■ **SET PROBLEM**:
Extract the items below word for word, starting with the line that contains "What measure of" and going on through the end of the items.
* * * * * * *
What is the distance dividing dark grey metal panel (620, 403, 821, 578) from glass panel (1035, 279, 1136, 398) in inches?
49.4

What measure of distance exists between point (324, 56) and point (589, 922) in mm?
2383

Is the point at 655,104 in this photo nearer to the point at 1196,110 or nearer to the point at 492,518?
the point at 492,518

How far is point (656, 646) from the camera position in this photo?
* * * * * * *
■ **OUTPUT OF THE EXERCISE**:
What measure of distance exists between point (324, 56) and point (589, 922) in mm?
2383

Is the point at 655,104 in this photo nearer to the point at 1196,110 or nearer to the point at 492,518?
the point at 492,518

How far is point (656, 646) from the camera position in this photo?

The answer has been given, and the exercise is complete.